SACRAMENTO, CALIFORNIA.- The Crocker Art Museum is currently carrying out the exhibition “The Grandeur of Rome: Prints by Giovanni Battista Piranesi (1720-1778)” Rome Architectural prints by one of the most important and influential printmakers of the eighteenth century , Giovanni Battista Piranesi (Italian, 1720-1778) will be featured in this exhibition drawn from the Museum’s permanent collection. An artist who helped shape contemporary notions of “the ancient city,” Piranesi produced large-scale etchings of Rome’s most renowned classical and Renaissance architectural sites. This exhibition of approximately 25 large-folio etchings, many from the widely distributed, mid-eighteenth century portfolio, Vedute di Roma (Views of Rome), includes images of real and imagined classical monuments. Many of these are still known today, including the Piazza del Campidoglio, the Via del Corso, the Baths of Diocletian, the Temple of Antoninus and Faustina, the Villa Maecenas, as well as the churches of St. Croce, St. Sebastian, and St. John Lateran. Together, this group demonstrates the great Italian printmaker’s commitment to recording and glorifying the classical past, as well as his abiding interest in inventively treating his subjects on a grand scale.

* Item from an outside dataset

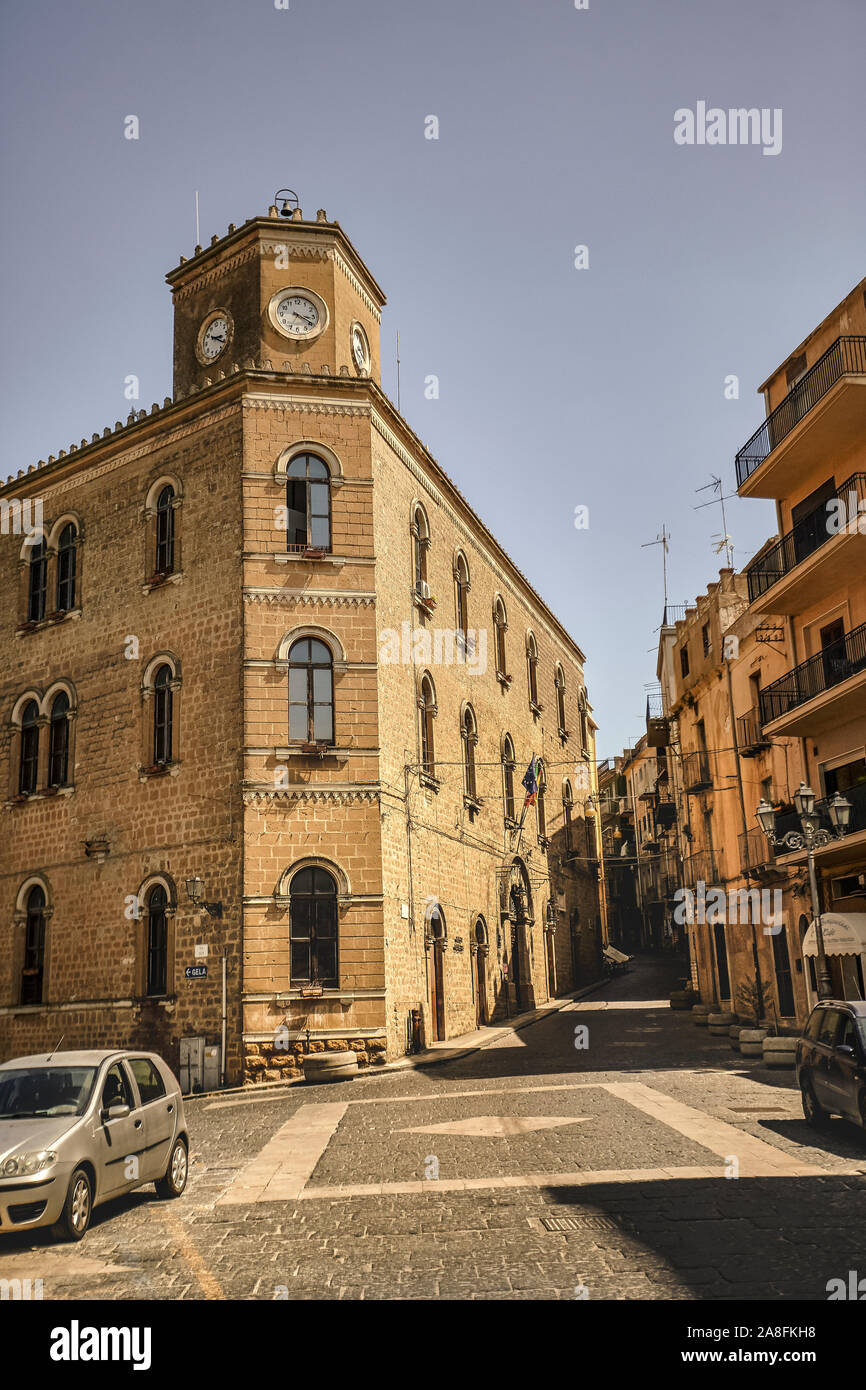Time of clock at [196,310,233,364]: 3:20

An architect by training, Piranesi was well versed in the literature and structures of antiquity, the science of perspective, and contemporary stage design. Raised in Venice, he benefited from exposure to its innovative, eclectic art scene, and applied the spirit of experimentation found there to subjects he chose in and around Rome. Richly detailed and theatrical in conception, his prints exhibit a large repertory of textural effects, dramatic lighting, imaginary additions, and eye-catching viewpoints. They also demonstrate Piranesi’s impressive command of linear perspective and the graphic expression of atmospheric perspective in highly complicated, printed compositions. The results are both visually compelling and technically stunning.

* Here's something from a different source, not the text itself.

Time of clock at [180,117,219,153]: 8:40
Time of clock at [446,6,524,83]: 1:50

Ironically, true to his architectural training, Piranesi’s main ambition was to design and build sumptuously decorated structures worthy of Rome’s glorious history, an objective that largely went unfulfilled. Rather, he left his primary legacy in a lasting and highly influential body of graphic work that fostered a renewed interest in classical architecture and design, inspired by the best achievements of the past.